Tasks:
**1)** Answer these about the nostril breathing passage:
(a) For about how long do we breathe mainly through one nostril before the dominance shifts?
(b) According to Nishit Patel, what is a good activity when breath flows through the right nostril?
(c) Which nostril was always active when the writer was roused at night?
**2)** From the nostril breathing passage, pull out the stretch from "Later, and still" through "can impact insomnia.", copied word for word.

Provided passage:
-- Opening Marker --
Later, and still going to yoga classes, Nishit Patel gave the nostril business personal meaning. He explained that there is a cycle to our breathing. For about ninety minutes we breathe predominantly through one nostril, then that dominance shifts to the other side for about ninety minutes, and back and forth. When breath flows through the left nostril, he taught, energy is calm and receptive. It is a good time to read, for example. And when breath flows through the right nostril, that is a good time to exercise. He taught us to change our nostril dominance in Vishnu asana, lying on the side. Then, he delivered the goods: knowledge of nostril dominance can impact insomnia.

Sure enough. When I paid attention to which was my active nostril when I was annoyingly roused at night, it was always the right nostril. When I lay in Vishnu asana on my right side, my nostril dominance shifted to my left nostril, and sooner than later I was calmly sleeping. That is when I became very interested in the nostril business. Very interested in my breath.
-- Closing Marker --
Data block:
-- Opening Marker --
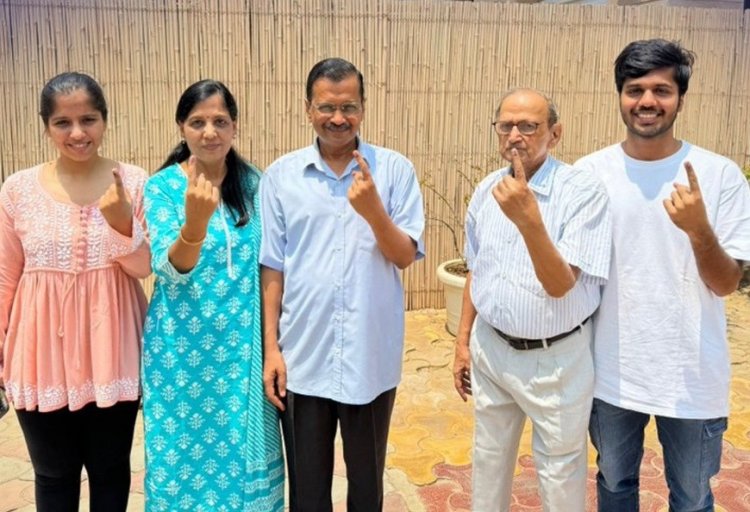 Enthusiastic start to Delhi voting in penultimate round of LS polls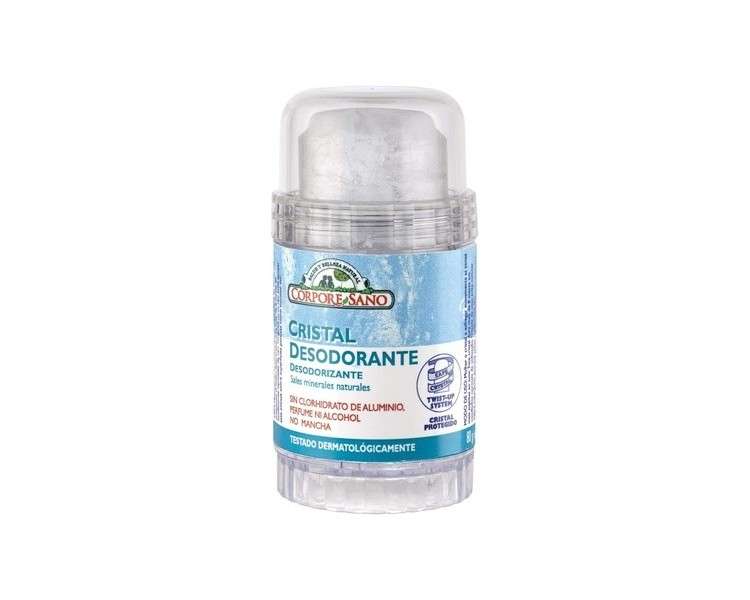 Crystallized Deodorant Minerals 80g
-- Closing Marker --
Outputs in order:
**1)**
(a) About ninety minutes.
(b) Exercise.
(c) The right nostril.

**2)**
Later, and still going to yoga classes, Nishit Patel gave the nostril business personal meaning. He explained that there is a cycle to our breathing. For about ninety minutes we breathe predominantly through one nostril, then that dominance shifts to the other side for about ninety minutes, and back and forth. When breath flows through the left nostril, he taught, energy is calm and receptive. It is a good time to read, for example. And when breath flows through the right nostril, that is a good time to exercise. He taught us to change our nostril dominance in Vishnu asana, lying on the side. Then, he delivered the goods: knowledge of nostril dominance can impact insomnia.